WRITTEN INSTRUCTION: Print the line that contains "How much distance" and every line after it through the last line of the records below, exactly as written and nothing else.

--- START EXTRACTED ENTRIES ---

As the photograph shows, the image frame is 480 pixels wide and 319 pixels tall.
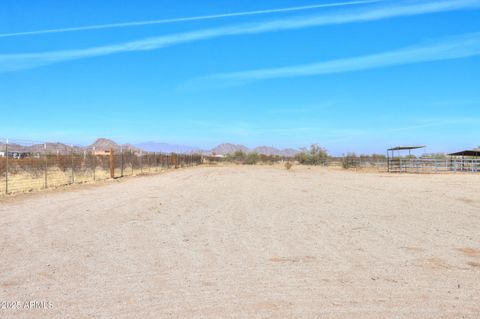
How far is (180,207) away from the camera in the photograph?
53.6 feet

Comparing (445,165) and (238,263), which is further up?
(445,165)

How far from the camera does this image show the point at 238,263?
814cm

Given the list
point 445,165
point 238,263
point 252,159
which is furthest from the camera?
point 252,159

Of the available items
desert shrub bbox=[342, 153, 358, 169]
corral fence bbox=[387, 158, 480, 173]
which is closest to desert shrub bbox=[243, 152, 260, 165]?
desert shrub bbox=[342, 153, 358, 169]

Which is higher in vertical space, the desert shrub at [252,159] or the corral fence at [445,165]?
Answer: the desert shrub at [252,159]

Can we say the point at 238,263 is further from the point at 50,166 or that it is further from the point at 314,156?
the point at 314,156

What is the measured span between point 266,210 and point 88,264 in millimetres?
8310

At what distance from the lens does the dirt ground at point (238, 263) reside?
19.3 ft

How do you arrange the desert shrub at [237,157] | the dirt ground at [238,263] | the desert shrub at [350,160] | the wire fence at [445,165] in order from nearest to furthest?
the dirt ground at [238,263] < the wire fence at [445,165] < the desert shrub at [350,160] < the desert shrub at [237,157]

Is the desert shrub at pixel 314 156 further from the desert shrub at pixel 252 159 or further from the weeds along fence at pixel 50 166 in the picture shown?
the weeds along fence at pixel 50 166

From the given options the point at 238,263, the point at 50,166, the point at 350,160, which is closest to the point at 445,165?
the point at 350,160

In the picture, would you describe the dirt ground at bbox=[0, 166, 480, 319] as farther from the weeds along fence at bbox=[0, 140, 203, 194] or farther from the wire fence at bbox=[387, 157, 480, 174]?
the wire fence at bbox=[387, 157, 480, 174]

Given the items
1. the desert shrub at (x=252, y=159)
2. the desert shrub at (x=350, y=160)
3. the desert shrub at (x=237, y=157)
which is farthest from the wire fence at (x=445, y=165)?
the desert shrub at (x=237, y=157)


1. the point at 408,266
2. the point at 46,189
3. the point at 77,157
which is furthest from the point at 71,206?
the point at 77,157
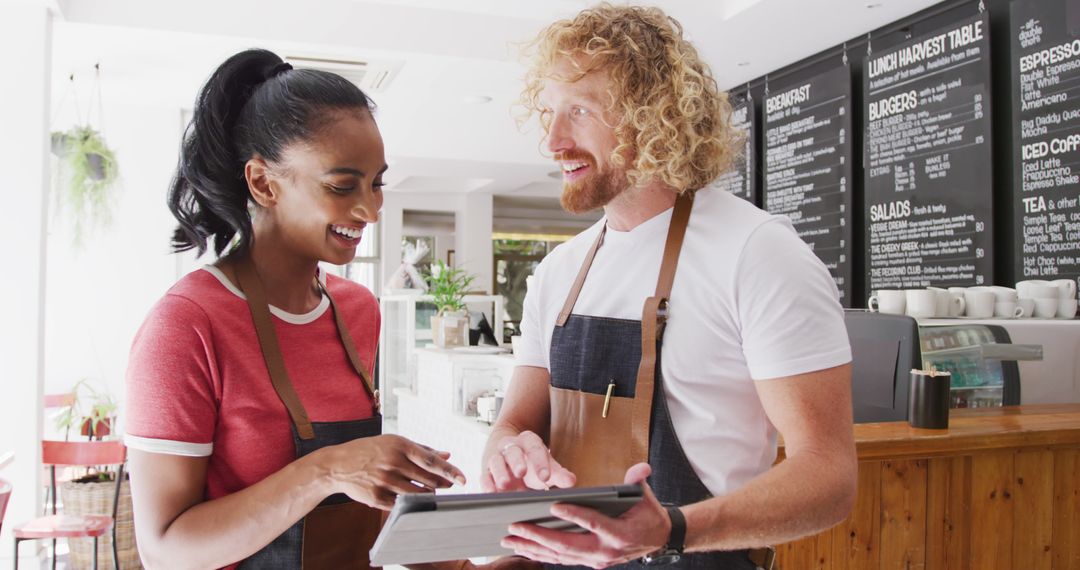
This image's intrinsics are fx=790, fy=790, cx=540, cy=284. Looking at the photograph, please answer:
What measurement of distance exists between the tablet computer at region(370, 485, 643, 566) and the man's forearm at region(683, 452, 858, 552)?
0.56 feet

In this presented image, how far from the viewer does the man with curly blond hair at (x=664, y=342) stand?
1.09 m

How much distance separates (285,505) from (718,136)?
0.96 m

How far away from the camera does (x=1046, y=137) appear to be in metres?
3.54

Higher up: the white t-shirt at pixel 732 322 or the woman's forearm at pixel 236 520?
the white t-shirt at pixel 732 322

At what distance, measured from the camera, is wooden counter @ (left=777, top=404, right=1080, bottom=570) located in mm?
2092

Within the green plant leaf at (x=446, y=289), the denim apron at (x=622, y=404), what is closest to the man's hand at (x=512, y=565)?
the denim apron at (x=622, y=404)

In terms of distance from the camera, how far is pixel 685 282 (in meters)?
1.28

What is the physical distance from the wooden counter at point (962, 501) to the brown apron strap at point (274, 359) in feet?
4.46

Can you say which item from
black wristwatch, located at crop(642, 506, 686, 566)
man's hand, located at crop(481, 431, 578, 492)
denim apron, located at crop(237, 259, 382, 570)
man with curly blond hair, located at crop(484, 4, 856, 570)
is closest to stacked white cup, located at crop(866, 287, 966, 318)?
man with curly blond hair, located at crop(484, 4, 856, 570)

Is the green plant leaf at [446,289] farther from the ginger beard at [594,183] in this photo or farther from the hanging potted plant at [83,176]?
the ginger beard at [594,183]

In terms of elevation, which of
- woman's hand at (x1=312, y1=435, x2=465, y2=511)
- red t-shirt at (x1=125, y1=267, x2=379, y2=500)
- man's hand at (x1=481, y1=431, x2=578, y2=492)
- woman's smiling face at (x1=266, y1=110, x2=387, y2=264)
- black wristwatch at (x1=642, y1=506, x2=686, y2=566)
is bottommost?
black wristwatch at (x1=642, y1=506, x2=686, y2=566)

--- END EXTRACTED ENTRIES ---

RESPONSE TO THIS TASK:
How much distance separates (285,505) from (718,136)?
0.96 m

How far away from the camera does (x=1046, y=137) appear to be in metres?
3.54

Higher up: the white t-shirt at pixel 732 322 or the woman's forearm at pixel 236 520?
the white t-shirt at pixel 732 322

At what distance, measured from the camera, is wooden counter @ (left=777, top=404, right=1080, bottom=570) located in mm?
2092

Within the green plant leaf at (x=446, y=289), the denim apron at (x=622, y=404), what is closest to the man's hand at (x=512, y=565)?
the denim apron at (x=622, y=404)

In terms of distance from the camera, how far is pixel 685 282 (in meters)?
1.28

What is the physical distance from the wooden counter at point (962, 501) to the brown apron strap at point (274, 359) in feet?
4.46

Can you say which item from
black wristwatch, located at crop(642, 506, 686, 566)
man's hand, located at crop(481, 431, 578, 492)
denim apron, located at crop(237, 259, 382, 570)
man with curly blond hair, located at crop(484, 4, 856, 570)
is closest to stacked white cup, located at crop(866, 287, 966, 318)?
man with curly blond hair, located at crop(484, 4, 856, 570)

Is the green plant leaf at [446,289] farther from the ginger beard at [594,183] in this photo or farther from the hanging potted plant at [83,176]?
the ginger beard at [594,183]

In terms of elevation, which of
- woman's hand at (x1=312, y1=435, x2=465, y2=511)
- red t-shirt at (x1=125, y1=267, x2=379, y2=500)
- man's hand at (x1=481, y1=431, x2=578, y2=492)
- woman's smiling face at (x1=266, y1=110, x2=387, y2=264)
- black wristwatch at (x1=642, y1=506, x2=686, y2=566)
is bottommost?
black wristwatch at (x1=642, y1=506, x2=686, y2=566)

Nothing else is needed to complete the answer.